* _What is being asked_
Count the lines in the items below that contain the word "left" and reply with only that number.

•••

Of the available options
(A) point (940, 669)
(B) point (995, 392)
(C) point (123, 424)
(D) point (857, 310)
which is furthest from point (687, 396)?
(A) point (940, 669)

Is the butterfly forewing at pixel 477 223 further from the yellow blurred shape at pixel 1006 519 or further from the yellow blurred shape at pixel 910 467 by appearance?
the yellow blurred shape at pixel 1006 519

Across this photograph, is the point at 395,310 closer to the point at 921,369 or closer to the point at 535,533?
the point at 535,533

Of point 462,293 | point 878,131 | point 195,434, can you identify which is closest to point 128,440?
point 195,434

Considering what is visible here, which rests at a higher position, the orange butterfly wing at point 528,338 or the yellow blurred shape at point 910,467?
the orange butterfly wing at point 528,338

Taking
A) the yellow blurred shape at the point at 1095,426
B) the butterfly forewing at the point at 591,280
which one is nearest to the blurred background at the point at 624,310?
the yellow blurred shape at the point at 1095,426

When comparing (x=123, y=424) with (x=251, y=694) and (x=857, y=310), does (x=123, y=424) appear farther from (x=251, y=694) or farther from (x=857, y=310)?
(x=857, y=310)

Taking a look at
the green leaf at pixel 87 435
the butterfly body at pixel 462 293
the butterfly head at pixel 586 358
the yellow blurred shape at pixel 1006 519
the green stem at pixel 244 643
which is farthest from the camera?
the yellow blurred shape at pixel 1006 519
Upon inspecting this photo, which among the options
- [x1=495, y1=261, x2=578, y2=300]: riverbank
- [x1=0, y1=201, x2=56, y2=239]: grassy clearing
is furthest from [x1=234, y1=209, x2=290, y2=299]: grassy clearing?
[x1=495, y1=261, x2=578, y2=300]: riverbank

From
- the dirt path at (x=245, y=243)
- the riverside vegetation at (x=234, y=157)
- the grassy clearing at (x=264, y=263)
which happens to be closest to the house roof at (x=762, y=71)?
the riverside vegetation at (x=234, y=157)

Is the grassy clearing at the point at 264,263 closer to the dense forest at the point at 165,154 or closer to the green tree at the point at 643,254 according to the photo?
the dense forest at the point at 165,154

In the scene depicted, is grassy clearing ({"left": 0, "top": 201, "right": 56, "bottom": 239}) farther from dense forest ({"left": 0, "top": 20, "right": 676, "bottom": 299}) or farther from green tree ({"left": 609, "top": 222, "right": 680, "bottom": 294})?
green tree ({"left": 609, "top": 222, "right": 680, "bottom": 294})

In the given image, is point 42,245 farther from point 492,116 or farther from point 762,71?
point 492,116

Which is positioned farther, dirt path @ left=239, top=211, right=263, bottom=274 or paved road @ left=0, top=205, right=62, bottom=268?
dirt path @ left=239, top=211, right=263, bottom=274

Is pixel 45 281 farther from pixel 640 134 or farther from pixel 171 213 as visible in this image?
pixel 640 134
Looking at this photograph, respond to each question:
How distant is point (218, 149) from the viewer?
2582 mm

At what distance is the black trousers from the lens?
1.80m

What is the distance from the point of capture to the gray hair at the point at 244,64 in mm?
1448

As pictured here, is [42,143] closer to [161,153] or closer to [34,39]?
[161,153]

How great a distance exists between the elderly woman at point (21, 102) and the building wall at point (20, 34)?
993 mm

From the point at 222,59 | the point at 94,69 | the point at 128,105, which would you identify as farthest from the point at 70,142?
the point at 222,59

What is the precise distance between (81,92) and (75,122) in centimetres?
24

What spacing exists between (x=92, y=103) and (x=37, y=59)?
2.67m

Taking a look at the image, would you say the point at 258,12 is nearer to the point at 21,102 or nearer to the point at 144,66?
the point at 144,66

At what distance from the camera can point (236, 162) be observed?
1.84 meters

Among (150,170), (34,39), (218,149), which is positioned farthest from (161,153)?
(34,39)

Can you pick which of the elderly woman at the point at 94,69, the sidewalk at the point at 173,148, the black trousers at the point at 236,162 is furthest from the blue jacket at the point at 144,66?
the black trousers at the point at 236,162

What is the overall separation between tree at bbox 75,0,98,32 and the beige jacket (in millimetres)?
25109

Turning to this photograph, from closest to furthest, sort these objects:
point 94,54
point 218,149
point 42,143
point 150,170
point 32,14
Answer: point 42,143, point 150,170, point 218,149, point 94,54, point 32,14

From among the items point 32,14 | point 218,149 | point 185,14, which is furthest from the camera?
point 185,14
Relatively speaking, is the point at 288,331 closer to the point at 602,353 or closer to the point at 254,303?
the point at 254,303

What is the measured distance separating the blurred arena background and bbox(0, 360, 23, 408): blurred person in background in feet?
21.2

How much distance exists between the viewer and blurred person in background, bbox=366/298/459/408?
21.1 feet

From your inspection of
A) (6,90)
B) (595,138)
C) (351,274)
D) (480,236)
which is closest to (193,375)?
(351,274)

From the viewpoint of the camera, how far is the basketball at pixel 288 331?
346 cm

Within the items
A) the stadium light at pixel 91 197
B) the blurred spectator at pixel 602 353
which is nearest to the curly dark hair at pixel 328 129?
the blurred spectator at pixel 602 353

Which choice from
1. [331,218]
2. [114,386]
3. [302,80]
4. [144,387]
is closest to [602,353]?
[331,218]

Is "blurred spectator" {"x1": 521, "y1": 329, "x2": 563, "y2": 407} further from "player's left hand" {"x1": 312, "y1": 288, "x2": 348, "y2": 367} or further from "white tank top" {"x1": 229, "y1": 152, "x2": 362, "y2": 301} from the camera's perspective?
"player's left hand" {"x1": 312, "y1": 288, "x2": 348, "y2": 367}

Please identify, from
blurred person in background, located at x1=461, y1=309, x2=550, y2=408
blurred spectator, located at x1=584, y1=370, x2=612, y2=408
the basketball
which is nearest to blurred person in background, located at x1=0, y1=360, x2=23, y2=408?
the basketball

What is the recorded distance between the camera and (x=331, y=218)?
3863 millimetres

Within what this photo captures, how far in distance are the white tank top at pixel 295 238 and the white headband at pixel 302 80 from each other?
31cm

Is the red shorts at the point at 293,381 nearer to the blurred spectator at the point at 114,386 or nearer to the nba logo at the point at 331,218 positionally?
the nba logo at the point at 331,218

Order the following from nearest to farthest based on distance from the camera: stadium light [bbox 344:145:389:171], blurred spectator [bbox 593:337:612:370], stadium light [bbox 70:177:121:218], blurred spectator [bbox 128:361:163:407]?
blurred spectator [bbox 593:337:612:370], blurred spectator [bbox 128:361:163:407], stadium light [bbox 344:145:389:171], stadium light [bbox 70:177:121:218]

•••

* _Task solution_
6